"A film is like a battleground" disait-il. Dans la bouche de tout autre réalisateur, cette métaphore tomberait immanquablement dans le convenu. S'agissant de Fuller, et pour résumer la vie de cette grande gueule, vétéran de 39-45, ayant combattu contre les nazis, scribouillard fou de cinéma et de vérité, on ne saurait au contraire dire mieux.

Connu et reconnu un peu comme son film testament, "The Big Red One" (le titre français, décidément, est trop pourri) se présente comme la parfaite illustration de son cinéma et de sa philosophie : filmer les choses là où elles sont pour montrer, simplement, directement, ce qu'elles sont. Le pitch est d'ailleurs on ne peut plus mince : on suit le parcours d'un petit groupe de soldats (du corps d'infanterie du même nom que le titre) qui participent à divers épisodes de la deuxième Guerre mondiale : Afrique du nord, Sicile, puis le débarquement sur la plage d'Omaha Beach, la Belgique et enfin la libération d'un camp de concentration en Europe de l'Est.
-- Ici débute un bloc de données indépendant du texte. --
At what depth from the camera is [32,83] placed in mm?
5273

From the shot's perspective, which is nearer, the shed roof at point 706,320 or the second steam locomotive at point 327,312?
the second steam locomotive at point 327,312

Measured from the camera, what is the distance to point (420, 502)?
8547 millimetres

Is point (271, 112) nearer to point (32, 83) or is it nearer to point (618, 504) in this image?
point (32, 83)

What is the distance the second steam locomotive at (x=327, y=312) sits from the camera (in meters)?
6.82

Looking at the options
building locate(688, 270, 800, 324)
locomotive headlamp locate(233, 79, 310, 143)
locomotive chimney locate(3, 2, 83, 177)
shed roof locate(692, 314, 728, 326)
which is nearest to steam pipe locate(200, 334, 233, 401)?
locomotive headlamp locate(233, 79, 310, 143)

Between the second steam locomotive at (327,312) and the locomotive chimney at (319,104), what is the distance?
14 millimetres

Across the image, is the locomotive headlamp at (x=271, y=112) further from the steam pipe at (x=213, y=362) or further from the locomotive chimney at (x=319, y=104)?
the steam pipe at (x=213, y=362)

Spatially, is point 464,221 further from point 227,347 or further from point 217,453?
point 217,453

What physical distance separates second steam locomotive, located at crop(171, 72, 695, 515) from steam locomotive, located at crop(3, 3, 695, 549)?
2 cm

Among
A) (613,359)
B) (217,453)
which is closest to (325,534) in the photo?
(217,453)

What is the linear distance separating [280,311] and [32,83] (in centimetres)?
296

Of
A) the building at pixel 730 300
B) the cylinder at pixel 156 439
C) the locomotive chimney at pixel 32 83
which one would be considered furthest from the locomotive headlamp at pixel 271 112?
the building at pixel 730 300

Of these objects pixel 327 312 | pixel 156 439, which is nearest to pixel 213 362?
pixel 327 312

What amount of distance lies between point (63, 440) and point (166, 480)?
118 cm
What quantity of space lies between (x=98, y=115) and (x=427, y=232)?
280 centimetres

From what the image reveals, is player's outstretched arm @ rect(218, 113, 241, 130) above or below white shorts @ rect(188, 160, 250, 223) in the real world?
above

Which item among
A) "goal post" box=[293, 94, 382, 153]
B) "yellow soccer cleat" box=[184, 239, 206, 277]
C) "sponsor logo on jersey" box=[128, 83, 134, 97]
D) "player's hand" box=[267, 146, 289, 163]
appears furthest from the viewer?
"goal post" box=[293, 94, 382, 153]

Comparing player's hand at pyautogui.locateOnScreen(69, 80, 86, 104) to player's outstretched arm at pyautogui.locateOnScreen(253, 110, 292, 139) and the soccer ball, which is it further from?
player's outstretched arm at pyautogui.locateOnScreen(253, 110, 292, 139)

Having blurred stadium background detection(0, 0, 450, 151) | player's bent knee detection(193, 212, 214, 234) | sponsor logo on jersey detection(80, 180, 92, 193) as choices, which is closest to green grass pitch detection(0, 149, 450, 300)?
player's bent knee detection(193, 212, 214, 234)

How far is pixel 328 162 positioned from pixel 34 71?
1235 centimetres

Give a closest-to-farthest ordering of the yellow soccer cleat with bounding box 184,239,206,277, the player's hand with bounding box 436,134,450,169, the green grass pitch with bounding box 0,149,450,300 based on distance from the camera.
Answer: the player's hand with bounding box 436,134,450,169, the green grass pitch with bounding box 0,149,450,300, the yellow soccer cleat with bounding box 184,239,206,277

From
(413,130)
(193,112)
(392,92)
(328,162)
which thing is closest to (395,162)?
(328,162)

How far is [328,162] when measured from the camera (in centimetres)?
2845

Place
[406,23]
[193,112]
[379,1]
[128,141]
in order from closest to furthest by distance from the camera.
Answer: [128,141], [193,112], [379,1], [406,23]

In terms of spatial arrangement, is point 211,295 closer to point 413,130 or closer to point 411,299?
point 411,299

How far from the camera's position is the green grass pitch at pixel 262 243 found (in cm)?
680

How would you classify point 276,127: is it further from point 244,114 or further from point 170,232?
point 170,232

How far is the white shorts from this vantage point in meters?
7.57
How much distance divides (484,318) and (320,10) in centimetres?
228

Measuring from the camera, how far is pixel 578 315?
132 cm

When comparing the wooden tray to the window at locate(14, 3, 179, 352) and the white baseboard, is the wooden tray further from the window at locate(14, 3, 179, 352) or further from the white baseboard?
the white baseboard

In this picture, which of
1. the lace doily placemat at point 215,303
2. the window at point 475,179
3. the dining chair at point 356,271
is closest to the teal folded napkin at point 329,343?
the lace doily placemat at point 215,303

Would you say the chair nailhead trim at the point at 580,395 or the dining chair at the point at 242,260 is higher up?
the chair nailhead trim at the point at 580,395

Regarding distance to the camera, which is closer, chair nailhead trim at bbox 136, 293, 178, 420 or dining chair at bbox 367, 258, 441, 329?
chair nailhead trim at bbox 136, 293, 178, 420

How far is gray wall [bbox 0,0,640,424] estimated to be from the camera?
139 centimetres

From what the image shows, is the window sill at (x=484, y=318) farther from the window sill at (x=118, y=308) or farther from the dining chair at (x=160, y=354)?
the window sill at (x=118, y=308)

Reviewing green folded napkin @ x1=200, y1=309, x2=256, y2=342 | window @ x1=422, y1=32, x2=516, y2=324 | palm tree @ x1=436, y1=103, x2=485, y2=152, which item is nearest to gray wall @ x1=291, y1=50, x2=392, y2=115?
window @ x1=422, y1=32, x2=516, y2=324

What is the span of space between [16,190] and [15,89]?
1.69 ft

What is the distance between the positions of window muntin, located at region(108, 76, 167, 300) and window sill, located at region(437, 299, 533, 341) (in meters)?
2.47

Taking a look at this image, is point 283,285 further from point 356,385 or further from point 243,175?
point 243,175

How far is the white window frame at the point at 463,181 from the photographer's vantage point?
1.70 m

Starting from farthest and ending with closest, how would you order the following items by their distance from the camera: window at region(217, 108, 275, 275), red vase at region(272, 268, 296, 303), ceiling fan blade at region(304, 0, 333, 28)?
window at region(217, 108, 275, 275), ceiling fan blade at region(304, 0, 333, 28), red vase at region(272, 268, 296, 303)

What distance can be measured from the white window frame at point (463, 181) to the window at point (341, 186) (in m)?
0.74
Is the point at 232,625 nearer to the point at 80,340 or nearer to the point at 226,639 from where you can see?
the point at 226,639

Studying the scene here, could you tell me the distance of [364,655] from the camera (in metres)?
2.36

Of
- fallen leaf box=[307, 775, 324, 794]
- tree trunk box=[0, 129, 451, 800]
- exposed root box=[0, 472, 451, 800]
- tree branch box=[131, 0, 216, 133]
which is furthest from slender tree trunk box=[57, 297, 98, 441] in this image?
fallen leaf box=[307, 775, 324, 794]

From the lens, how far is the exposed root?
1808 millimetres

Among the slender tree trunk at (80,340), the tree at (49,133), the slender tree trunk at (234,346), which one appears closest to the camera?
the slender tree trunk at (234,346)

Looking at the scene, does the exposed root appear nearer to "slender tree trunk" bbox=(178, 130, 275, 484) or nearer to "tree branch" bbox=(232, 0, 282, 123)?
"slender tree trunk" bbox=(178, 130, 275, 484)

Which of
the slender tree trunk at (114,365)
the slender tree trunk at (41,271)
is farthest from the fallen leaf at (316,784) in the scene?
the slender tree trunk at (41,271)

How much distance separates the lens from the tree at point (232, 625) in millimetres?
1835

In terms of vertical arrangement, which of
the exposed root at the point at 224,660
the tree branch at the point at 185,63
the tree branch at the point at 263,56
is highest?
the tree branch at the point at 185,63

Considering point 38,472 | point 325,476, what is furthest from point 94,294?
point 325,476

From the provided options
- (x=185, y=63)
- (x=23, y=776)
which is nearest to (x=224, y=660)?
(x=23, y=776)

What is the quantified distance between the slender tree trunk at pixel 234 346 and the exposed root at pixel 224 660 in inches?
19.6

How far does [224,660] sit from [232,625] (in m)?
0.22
Fuller se focalise sur les quatre jeunes troufions et leur sergent vétéran de la guerre de 14, figure tutélaire, laconique et symbolique du film, joué par Lee Marvin (immense). Si les quatre jeunes sont dotés chacun d'une personnalité distincte, il n'en est pas de même du personnage de Marvin : parce qu'il reste, contrairement à celui de Tom Hanks dans le "soldat Ryan" de Spielberg, un soldat foncièrement différent (il n'a pas, d'ailleurs, d'autre nom que "le sergent") : un mec avec qui on ne peut pas être copain, parce que son boulot c'est de vous envoyer vous faire tuer.

Le credo de Fuller c'est de toujours chercher l'histoire à raconter derrière l'histoire montrée. Et c'est là un autre point de comparaison avec Spielberg : l'histoire, les histoires appartiennent aux hommes, alors que chez Spielberg, c'est l'inverse : c'est l'Histoire avec un grand H qui utilise les hommes (et leurs petites histoires) pour fabriquer un récit dont le but est d'édifier (et divertir) les masses. Par exemple : la scène où Griff/Mark Hamill (drôle, on n'y pense pas une seconde en couillon de l'espace) se fige en voyant le cadavre d'un homme qui vient de se faire tuer, sur le sable, devant lui. Cette scène dit à peu près la même chose que l'entrée en matière du "soldat Ryan", où Spielberg fait jouer le débarquement aux spectateurs. Fuller n'a pas besoin de balancer du boyau aux quatre coins du cadre (de toute façon, il n'aurait pas eu le fric). Il va juste arrêter sa caméra sur les yeux ouverts du cadavre, orientés à gauche dans le cadre, puis enchaîner sur un très gros plan de Mark Hamill, pour terminer par un contrechamp sur le cadavre souligné par un petit effet sonore. Pas besoin d'en faire plus : on n'oubliera pas l'émotion qui se lit dans les yeux (d'un bleu profond) du beau Mark.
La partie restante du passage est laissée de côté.